But it’s 2005 that causes Sox fans to overrate him. Do you think if the Sox don’t win the WS that year, his number is retired? I don’t. I think he’d still be loved, but not in the same “overrated” way.
Can’t call him overrated, then “but” thank him for the one thing that makes him overrated. You can “and” thank him. Just need a different conjunction.
Actually, your first post gets the ‘oh’. 4th, 5th, 7th and 7th best offensive first baseman isn’t nothing.
For a franchise who didn’t have so many stars from 2000 through today, Konerko and Buehrle are the players you have to consider. Nobody’s saying Konerko’s hall-worthy.
It makes me think of a great talk-radio rejoinder – “Who’s overrating him??” He has 27 fucking WAR. He was solid in a post-season run that resulted in a World Series. Nobody’s ‘rating’ him beyond that. Please explain.
It’s nothing when you’re talking about a Hall of Fame case, I guess.
So is “top tier” limited to 2 or 3 players then? Because i would imagine that 4th or 5th out of 30+ qualified players would make most people’s “top tier”.
yes, the internet is for semantics. good reminder.
i guess it depends if you want a ton of people in the HOF or not. if your best offensive seaon you were 4th place in wRC+ out of 24 1Bs (and we ignore defense and baserunning) and you think that’s HOF-worthy, then fuck it- give him a plaque. i choose not to ignore defense and baserunning and because of that, he’s nowhere near my “top tier” in any of those seasons. that’s because he was 9/21, 9/26, 7/24, 9/24, and 11/25 in fWAR among qualified 1Bs in his best offensive seasons.
to me, paul konerko is an average 1B with a few good seasons, a long career and a memorable postseason. the white sox have such a shitty history that guys like this get statues. sucks for us.
I’m not sure what you’re arguing against, here. I don’t see anyone claiming Paulie should be in the HoF. He’s merely one of the best 1B the Sox have ever had, and played a huge role in their one WS win that anyone alive can remember, and we celebrate him as such. Beloved doesn’t necessarily mean overrated.
“guys like this get statues.”
You seem to be suggesting that the best way to determine who gets statues (or gets their number retired or whatever) is to sort by wRC+ or fWAR and give them only to players above x threshold. That is just so far removed from the reality of what most fans (rightly!) enjoy or care about its ridiculous.
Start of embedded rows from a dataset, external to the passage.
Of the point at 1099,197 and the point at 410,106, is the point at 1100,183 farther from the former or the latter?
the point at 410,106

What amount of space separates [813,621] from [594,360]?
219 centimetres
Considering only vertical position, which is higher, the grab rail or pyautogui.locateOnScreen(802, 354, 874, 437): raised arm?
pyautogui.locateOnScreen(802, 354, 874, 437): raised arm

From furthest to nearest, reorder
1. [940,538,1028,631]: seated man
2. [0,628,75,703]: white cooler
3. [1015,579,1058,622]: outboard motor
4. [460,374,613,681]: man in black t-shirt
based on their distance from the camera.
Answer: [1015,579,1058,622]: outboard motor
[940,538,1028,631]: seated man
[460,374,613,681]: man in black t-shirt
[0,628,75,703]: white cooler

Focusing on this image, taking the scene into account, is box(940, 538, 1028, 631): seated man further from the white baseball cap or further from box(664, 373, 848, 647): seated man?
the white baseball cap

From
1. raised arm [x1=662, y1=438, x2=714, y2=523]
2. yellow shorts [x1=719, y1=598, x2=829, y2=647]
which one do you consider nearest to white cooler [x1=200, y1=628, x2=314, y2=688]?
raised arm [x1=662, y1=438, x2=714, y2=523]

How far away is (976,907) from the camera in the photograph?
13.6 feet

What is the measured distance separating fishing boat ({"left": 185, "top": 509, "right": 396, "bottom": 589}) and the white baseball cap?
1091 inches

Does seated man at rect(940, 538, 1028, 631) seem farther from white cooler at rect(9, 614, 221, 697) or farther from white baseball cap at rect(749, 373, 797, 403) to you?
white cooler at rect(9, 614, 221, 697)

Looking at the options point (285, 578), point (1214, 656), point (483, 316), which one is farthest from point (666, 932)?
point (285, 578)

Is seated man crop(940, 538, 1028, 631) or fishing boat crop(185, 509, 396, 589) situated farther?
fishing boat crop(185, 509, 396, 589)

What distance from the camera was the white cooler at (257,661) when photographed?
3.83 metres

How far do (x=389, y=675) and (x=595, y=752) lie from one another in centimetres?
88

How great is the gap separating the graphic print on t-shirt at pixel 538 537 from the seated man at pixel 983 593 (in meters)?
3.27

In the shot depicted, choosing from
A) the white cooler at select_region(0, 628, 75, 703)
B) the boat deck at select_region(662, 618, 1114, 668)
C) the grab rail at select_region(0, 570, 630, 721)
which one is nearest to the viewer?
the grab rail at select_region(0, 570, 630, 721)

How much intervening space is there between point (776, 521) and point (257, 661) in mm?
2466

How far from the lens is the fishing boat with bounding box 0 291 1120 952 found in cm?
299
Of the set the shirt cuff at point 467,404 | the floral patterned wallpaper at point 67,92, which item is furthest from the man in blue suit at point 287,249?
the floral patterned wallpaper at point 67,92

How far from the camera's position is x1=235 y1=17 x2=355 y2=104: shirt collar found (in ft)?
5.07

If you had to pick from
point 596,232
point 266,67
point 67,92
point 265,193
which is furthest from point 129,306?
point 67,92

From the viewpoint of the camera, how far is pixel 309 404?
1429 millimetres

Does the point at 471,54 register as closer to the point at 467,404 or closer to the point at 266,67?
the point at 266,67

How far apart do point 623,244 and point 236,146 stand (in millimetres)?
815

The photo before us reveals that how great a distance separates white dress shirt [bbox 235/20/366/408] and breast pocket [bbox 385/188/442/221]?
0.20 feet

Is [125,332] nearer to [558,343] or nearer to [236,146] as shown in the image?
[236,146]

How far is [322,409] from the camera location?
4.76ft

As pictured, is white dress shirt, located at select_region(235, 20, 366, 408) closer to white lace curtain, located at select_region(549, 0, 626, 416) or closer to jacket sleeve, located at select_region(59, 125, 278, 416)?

Paulie was a helluva hitter, was fun to watch, a fan-favorite, a key part of the World Series, took *less money* to play for the Sox his whole career, and gave Sox fans one of the top 3 to 5 moments in White Sox history. The few times I get to the South Side (I’m an out-of-towner), I greatly enjoy seeing the statue and you can be sure I don’t scoff and think “that clown’s best season is 4th in wRC+ among qualified first-basemen.”
We’re talking about the franchise that’s won one World Series since the players started wearing numbers yet has somehow retired more numbers than any team but the Yankees.
I think all 10 of the nominees on the veterans committee’s ballots this year deserve strong consideration. Whitaker, Tommy John and all the rest were great players, or in the case of Marvin Miller, had a big impact on the game.
I’ve never understood how a guy like Whitaker (with a career 75.1 WAR) has been basically shunned by voters, while a guy like Kirby Puckett (51.1) cruises into the Hall of Fame. Look, I agree that Puckett should be in, but why are some guys glorified so much while others who also have strong credentials are forced to struggle to get in?
Also, regarding the Baines pick: No one from New York complains about Phil Rizzuto being in the Hall of Fame. Rizzuto once hit .195 in a season in which he played 127 games. Yes, .195, when he was an established veteran. George Steinbrenner pushed hard for Rizzuto to get in. Now, I don’t have a problem with Rizzuto getting in. But I do have a problem with these New York writers blasting Baines for getting in with the help of Jerry Reinsdorf, who was just one of 12 people on a committee.
Baines, unlike Ron Santo, never politicked for a spot in the Hall of Fame, and he was never one to pad his own stats. I recall many times Baines coming up in key situations where just a sacrifice fly or RBI grounder would be needed, and Baines providing that, instead of swinging from the heels and not doing the job. The others on the committee know how good Baines was, and he has nothing to apologize for. Baines is far from the worst Hall of Famer ever. Fred Lindstrom, Rube Marquard, Ross Youngs and High Pockets Kelly (four more questionable New York picks) were far worse. So were Lloyd Waner and several others.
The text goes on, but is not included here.